The butler said, “This is not what servants should be concerned of. There are two lives here, we should send them to the hospital.”

I was lucky that Lance’s butler didn’t treat me any different even after he heard about the news.

I was so in pain that I started to have problem breathing, I knew if I wasn’t sent to the hospital immediately, it would be a one-way ticket for and my child to the afterlife.

At this point, I was really angry. Lance played with my trust once again, he’s really forcing me to die, wasn’t he?

If I had known this day would come, I would have killed him in his sleep.

I was afraid, but I was also afraid when I tried to kill myself for the first time. A person who nearly died once, would be even terrified of dying. I didn’t want to die.

My father crossed my mind.

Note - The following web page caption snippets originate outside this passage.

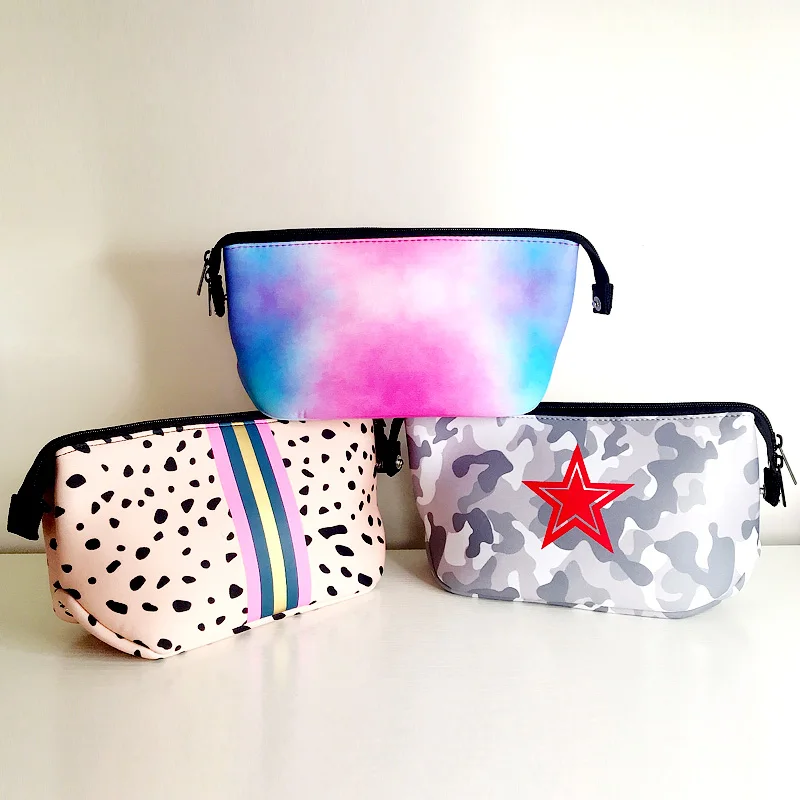 

New arrival Neoprene Makeup Bag Fashion Cluth Handbag beauty Cosmetic Bag, Many colors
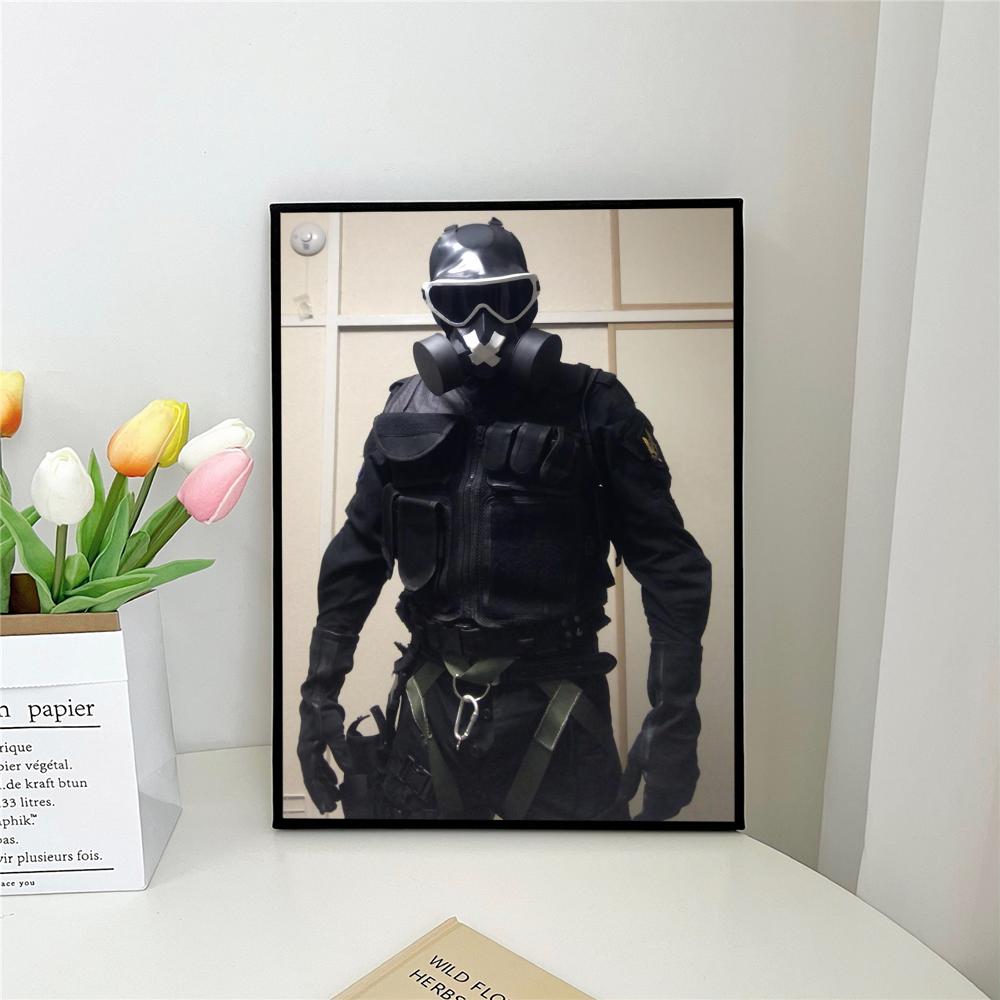 1 шт. R-R6 Rainbows Six Siege Классический фильм Самоклеящийся художественный постер Водонепроницаемая бумажная наклейка Декор для стен кофейни, бара, комнаты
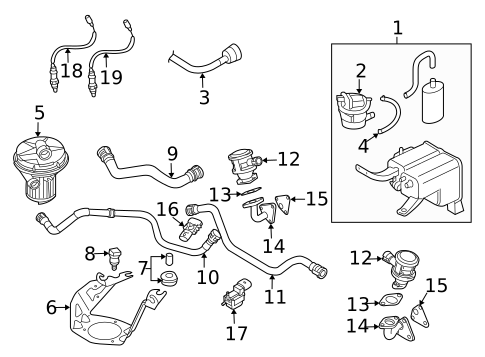Secondary Air Injection System for 2008 Audi Q7 #0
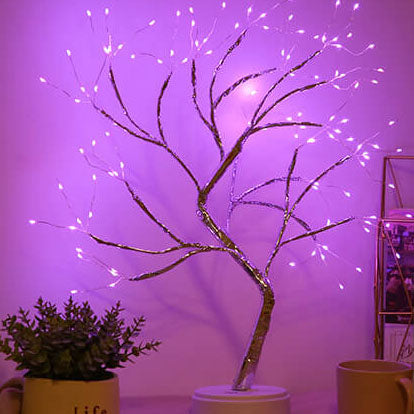 LED Tafellamp met Kleurrijke Boomverlichting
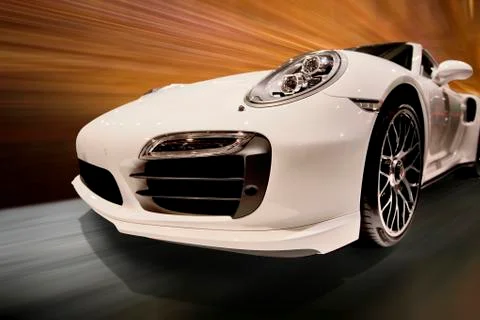 Car in motion Stock Photos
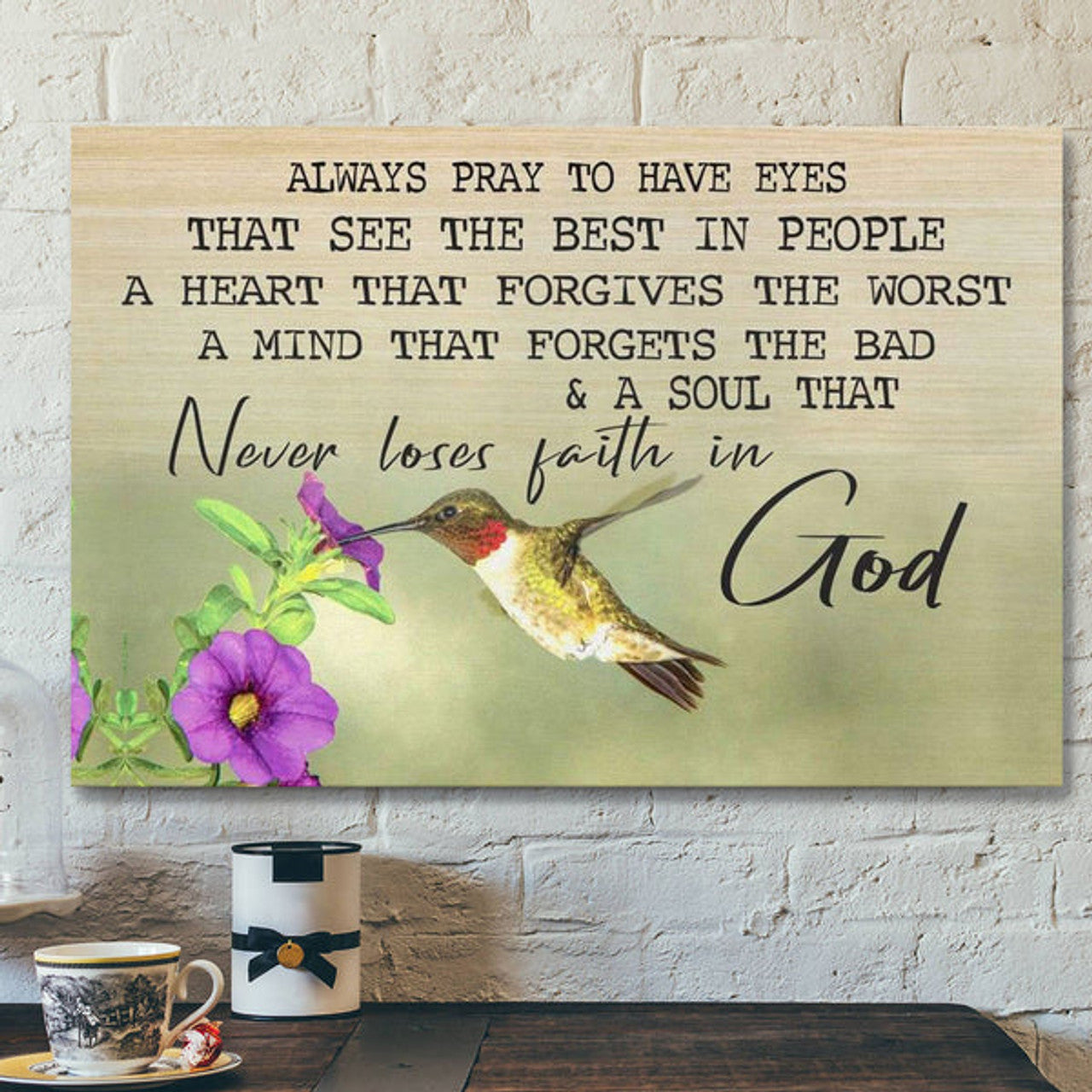 God Canvas Prints - Jesus Canvas Art - Always Pray Canvas Print - Christian Wall Art Decor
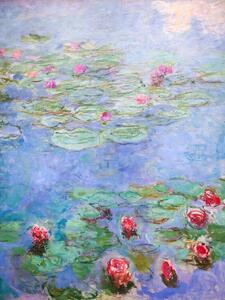 Bildreproduktion Water-Lilies (1914), Claude Monet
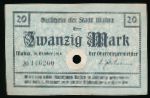 Майнц., 20 марок (1918 г.)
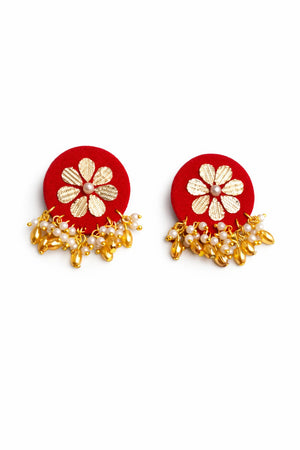 COLOURFUL SRINGAAR EARRINGS - LEENAALANKAR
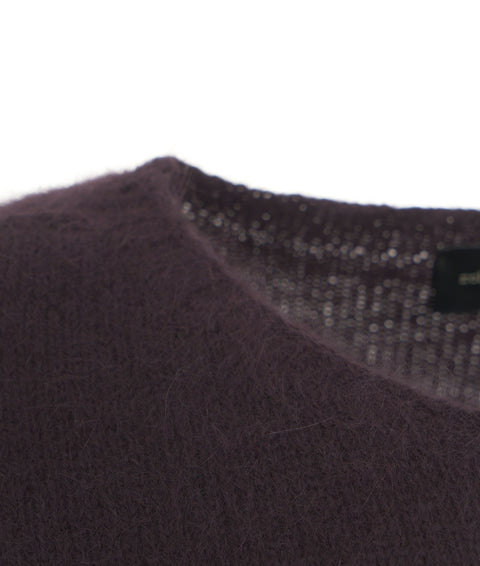 Maglia in angora #viola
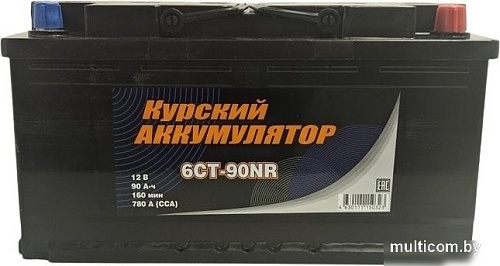 Автомобильный аккумулятор Курский Аккумулятор 6СТ-90NR R+ (90 А·ч)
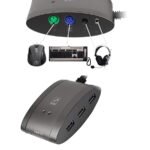 USB HUB za 3 uređaja, PS/2miš, tast., audio,7in1 CR, A4-MS-9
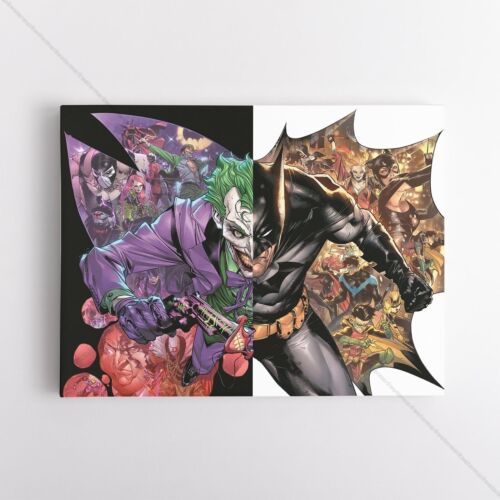 Batman Joker Poster Canvas Vol 3 #100 Bane Nightwing DC Comic Book Art Print - Zdjęcie 1 z 4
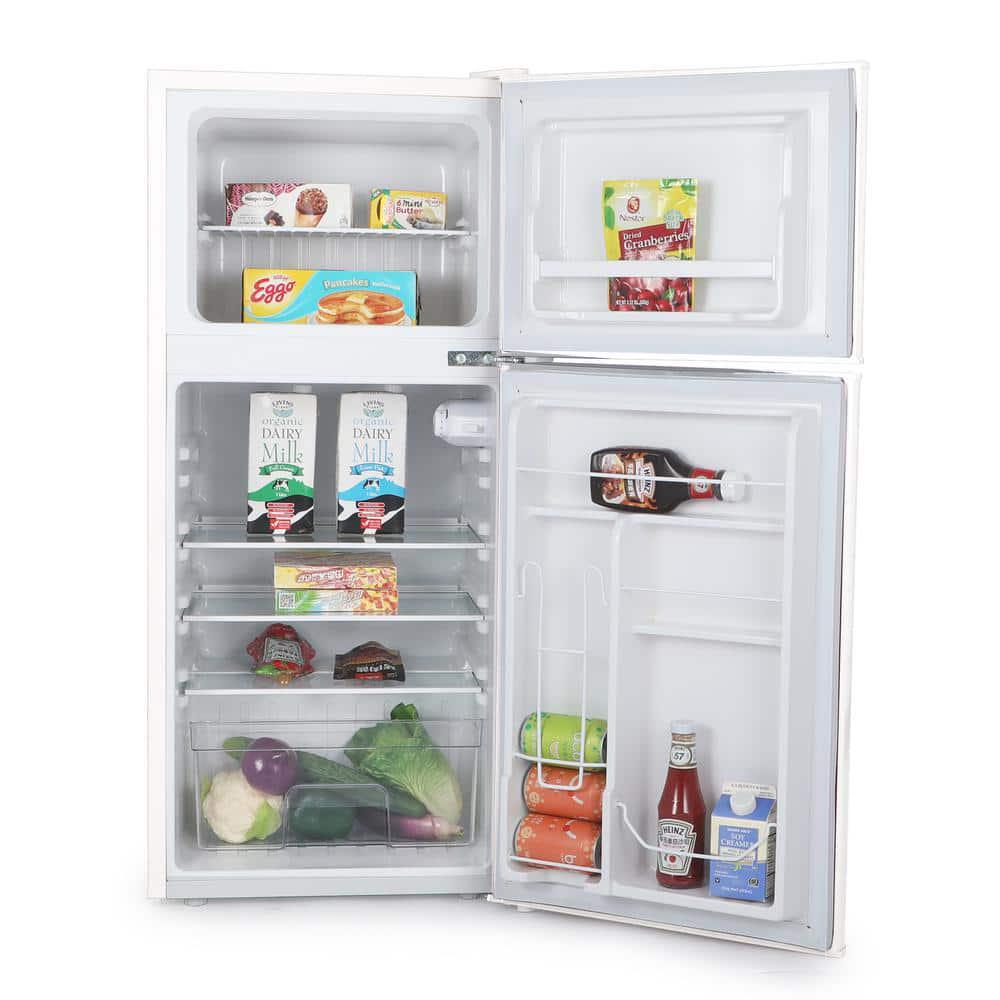 Commercial Cool 45 cu ft TM Retro Mini Fridge in White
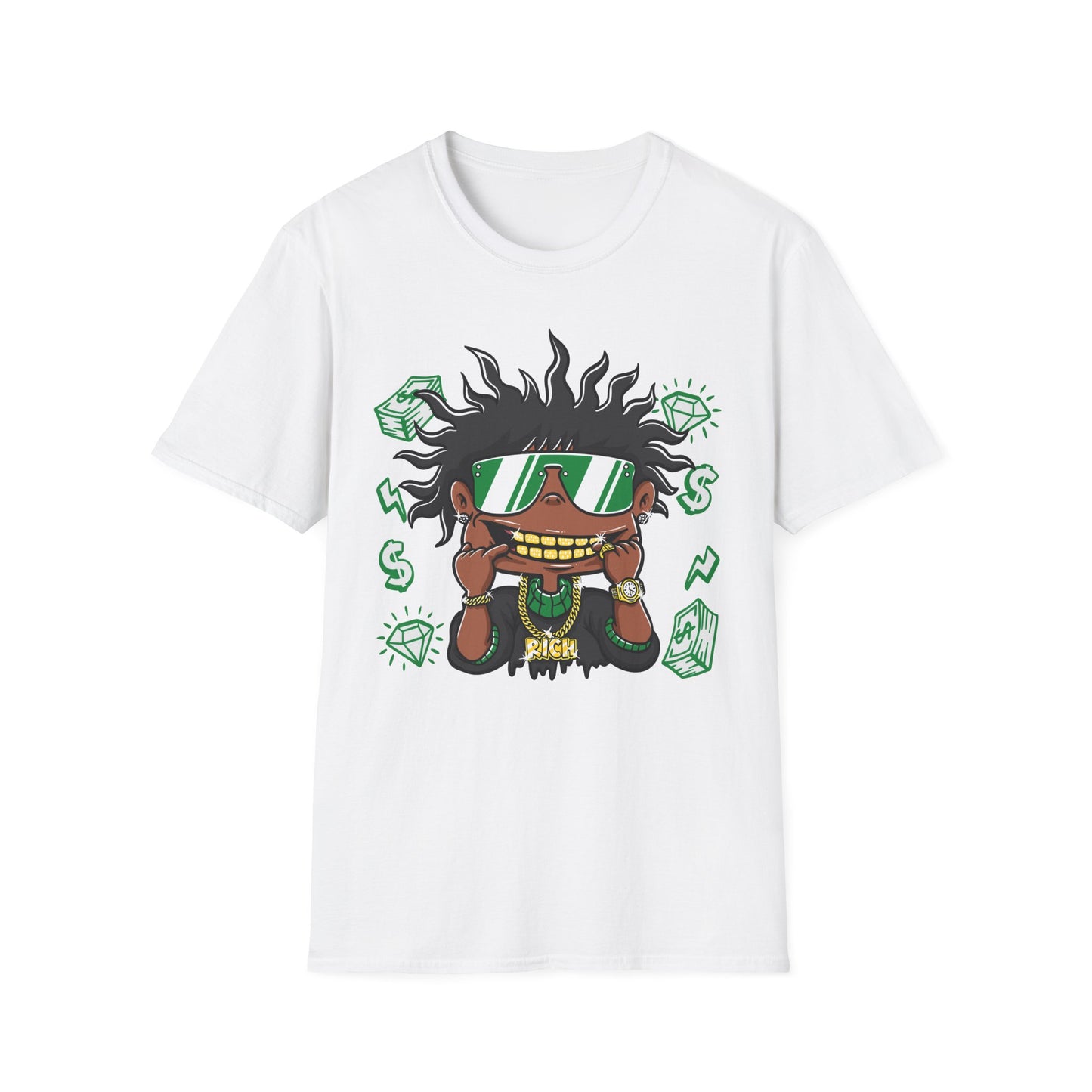 RICH RICH | Money Shirt | Adult Clothes | Teen Shirt | Trending | Birthday Gift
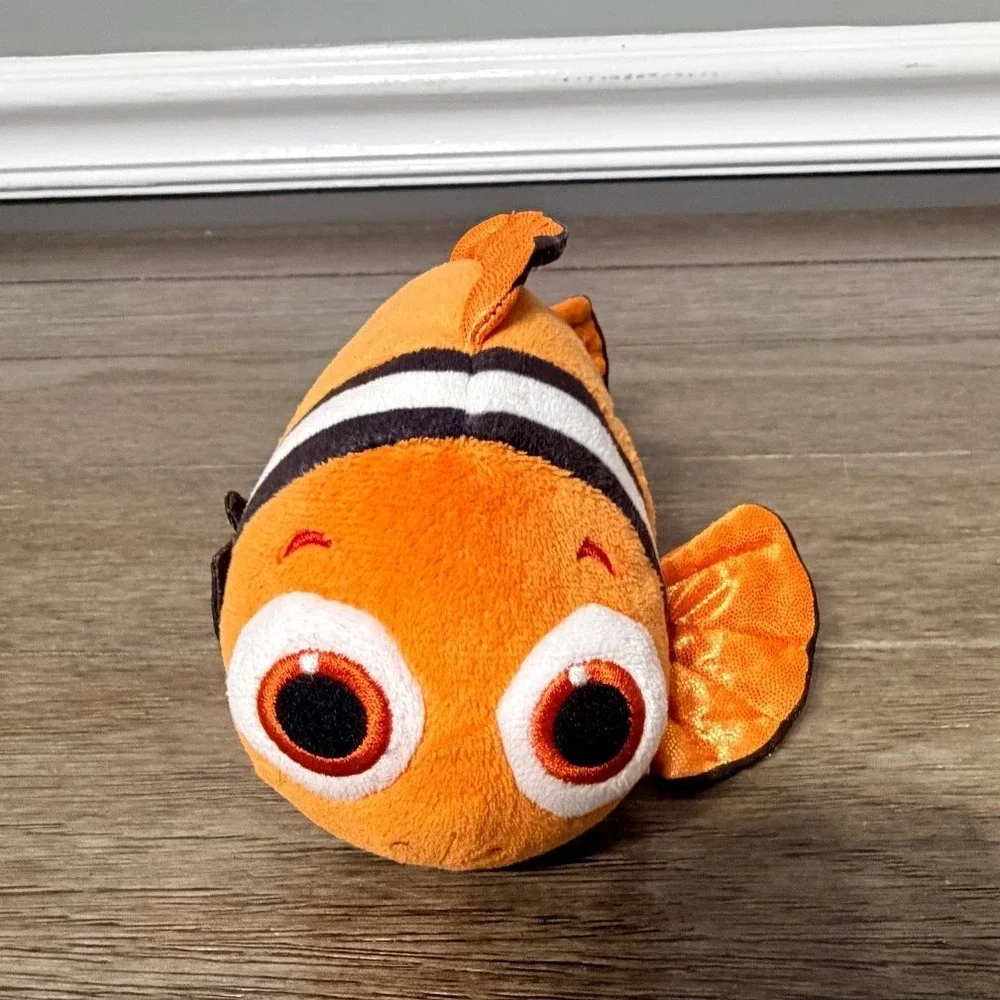 Ty Sparkle Disney Pixar Nemo Plush Finding Nemo Clownfish Stuffed Animal 8‎ inch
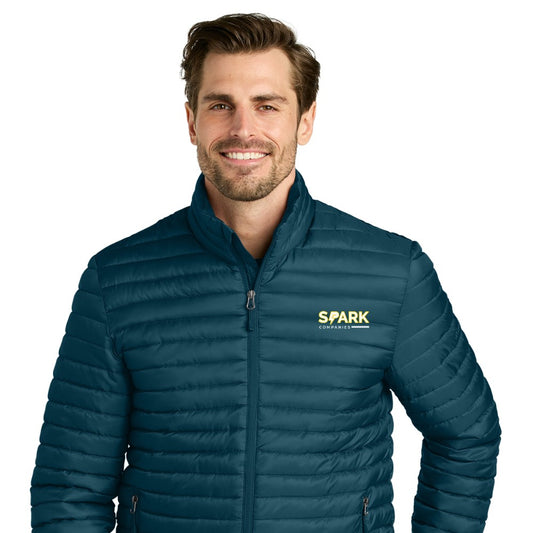 Spark Companies Eddie Bauer Packable Quilted Full-Zip - Adriatic Blue
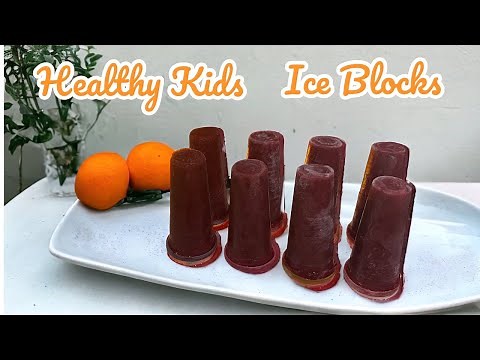 The Best Homemade Ice Blocks/Popsicles: Guilt-free Treats!
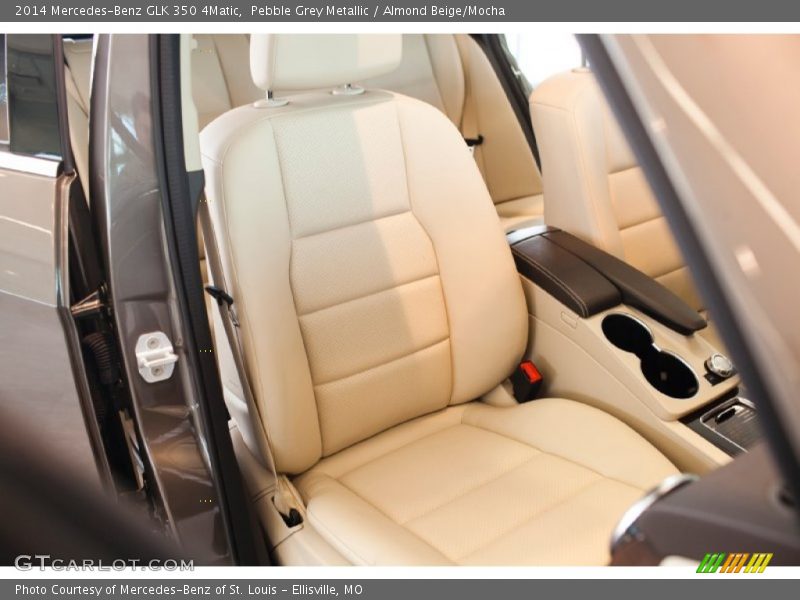 Pebble Grey Metallic / Almond Beige/Mocha 2014 Mercedes-Benz GLK 350 4Matic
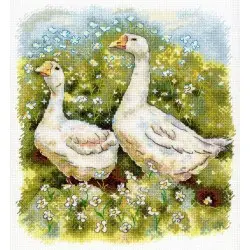 Cross stitch kit "Geese on a walk" SNV-970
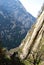 The famous landscape of mountain Huashan, China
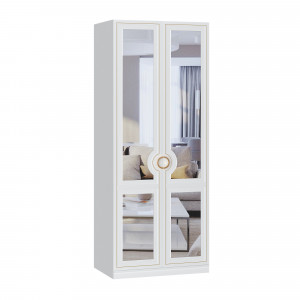 Шкаф распашной двухдверный Тип C Вилла Белый 90х60х224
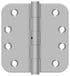 Deltana SS44R5U32D-RN 4" x 4" x 5/8" Radius Hinge; Satin Stainless Steel Finish Sparrow Supply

I always thought of him, because whenever my father’s face appeared in my mind, at least I know that someone actually loved me for who I am, unconditionally.

I thought about Leo Mason. My love for him still didn’t disappear completely even after we hurt each other.

I thought since I was going to die, just let me think and miss him more.

The journey from the mansion to the hospital seemed to be very long, I was so worried that my tears started to form. I wanted to ask the driver if he could speed up, I wanted to live!

But no matter how hard I tried, I couldn’t open my mouth and speak! I could only cry. The butler put his hand around me and comforted me. “It’s going to be alright, stay strong.”

They always say, mothers will love their own children no matter what.

But right at this moment, I couldn’t bring myself to love this child. I knew he was very pitiful, his father abandoned him too.

 

I felt the car stopped moving and someone was moving my body. “Hurry! To the ER, NOW!” someone yelled.